Ueno M, Imaizumi K, Sugita T, Takata I, Takeshita M
Research Laboratory of Applied Biochemistry, Tanabe Seiyaku Co., Ltd, Osaka, Japan.
Int J Immunopharmacol. 1995 Jul;17(7):597-603. doi: 10.1016/0192-0561(95)00057-9.
The effects of Ta-383 (0.016, 0.08, 0.4, 2 and 10 mg/kg) and anti-rheumatic drugs (lobenzarit 10 and 50 mg/kg, dexamethasone 0.25 mg/kg) were evaluated on type II collagen-induced arthritis in DBA/1J mice. The arthritis score was markedly suppressed in the groups treated with dexamethasone and TA-383. Serum anti-type II collagen IgG was significantly suppressed in the groups treated with dexamethasone and 0.4 mg/kg TA-383. Histopathological evaluation of the knee joints revealed suppression of the inflammatory changes in the groups treated with dexamethasone and TA-383. These findings suggest that the histopathological examination of the joints of the animal model is useful for the evaluation of anti-rheumatic drugs, and that TA-383 has suppressive effects on type II collagen-induced arthritis, an animal model for human rheumatoid arthritis.

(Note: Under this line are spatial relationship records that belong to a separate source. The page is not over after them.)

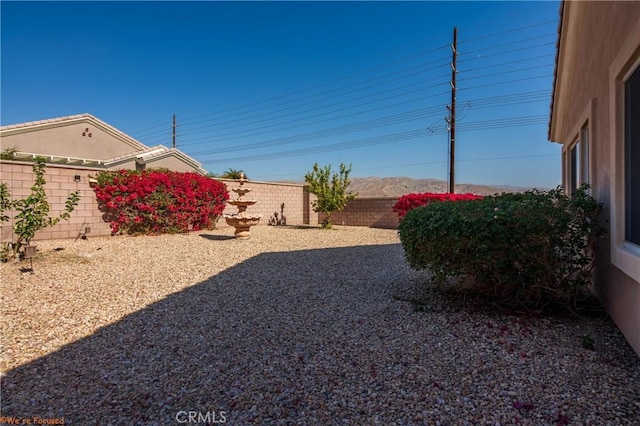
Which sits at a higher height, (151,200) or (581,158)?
(581,158)

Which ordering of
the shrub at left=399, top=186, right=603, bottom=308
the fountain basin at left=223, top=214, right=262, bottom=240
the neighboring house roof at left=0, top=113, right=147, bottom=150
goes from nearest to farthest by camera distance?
the shrub at left=399, top=186, right=603, bottom=308 → the fountain basin at left=223, top=214, right=262, bottom=240 → the neighboring house roof at left=0, top=113, right=147, bottom=150

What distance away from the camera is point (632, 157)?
269 centimetres

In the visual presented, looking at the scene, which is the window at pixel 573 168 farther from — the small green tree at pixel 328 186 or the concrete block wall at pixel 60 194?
the concrete block wall at pixel 60 194

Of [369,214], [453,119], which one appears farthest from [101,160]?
[453,119]

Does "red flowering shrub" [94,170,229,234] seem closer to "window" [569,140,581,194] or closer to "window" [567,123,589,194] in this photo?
"window" [567,123,589,194]

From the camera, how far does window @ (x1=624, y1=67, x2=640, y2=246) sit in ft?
8.52

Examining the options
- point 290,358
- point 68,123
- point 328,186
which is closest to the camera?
point 290,358

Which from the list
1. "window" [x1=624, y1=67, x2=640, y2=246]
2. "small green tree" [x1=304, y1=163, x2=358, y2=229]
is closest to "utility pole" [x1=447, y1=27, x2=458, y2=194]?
"small green tree" [x1=304, y1=163, x2=358, y2=229]

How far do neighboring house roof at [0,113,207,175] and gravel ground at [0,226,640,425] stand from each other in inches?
513

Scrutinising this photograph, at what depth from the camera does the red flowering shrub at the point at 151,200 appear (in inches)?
364

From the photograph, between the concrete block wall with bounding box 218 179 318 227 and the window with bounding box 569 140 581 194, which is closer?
the window with bounding box 569 140 581 194

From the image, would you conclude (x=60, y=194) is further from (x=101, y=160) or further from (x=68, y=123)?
(x=68, y=123)

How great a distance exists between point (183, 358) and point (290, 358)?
2.97 ft

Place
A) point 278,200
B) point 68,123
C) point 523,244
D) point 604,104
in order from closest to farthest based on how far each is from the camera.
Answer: point 523,244 < point 604,104 < point 278,200 < point 68,123
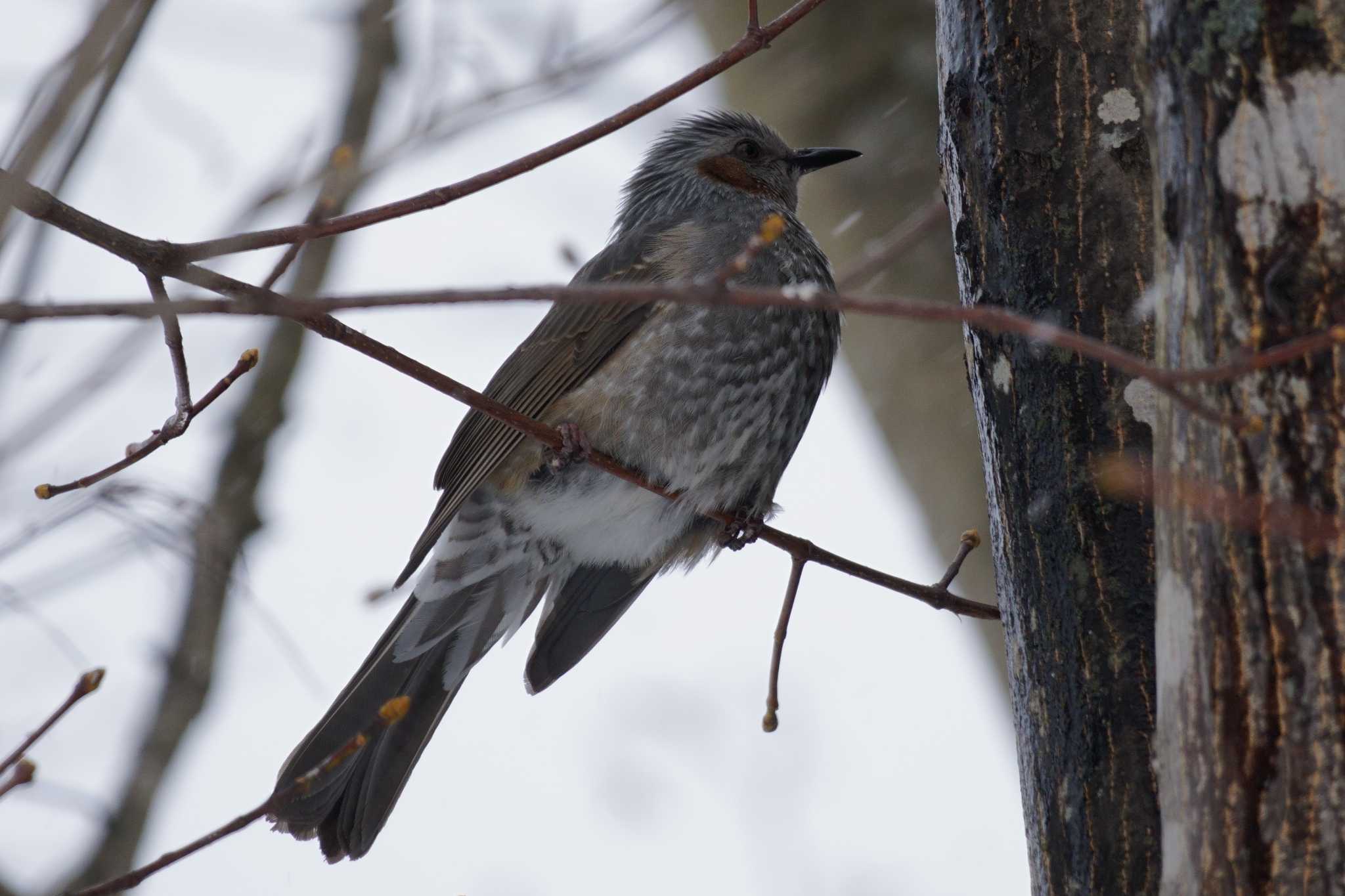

评估了Ta - 383(0.016、0.08、0.4、2和10毫克/千克)和抗风湿药物(氯苯扎利10和50毫克/千克、地塞米松0.25毫克/千克)对DBA/1J小鼠II型胶原诱导性关节炎的影响。地塞米松和Ta - 383治疗组的关节炎评分明显受到抑制。地塞米松和0.4毫克/千克Ta - 383治疗组的血清抗II型胶原IgG显著受到抑制。膝关节的组织病理学评估显示,地塞米松和Ta - 383治疗组的炎症变化受到抑制。这些发现表明,动物模型关节的组织病理学检查有助于评估抗风湿药物,并且Ta - 383对II型胶原诱导性关节炎(一种人类类风湿性关节炎的动物模型)具有抑制作用。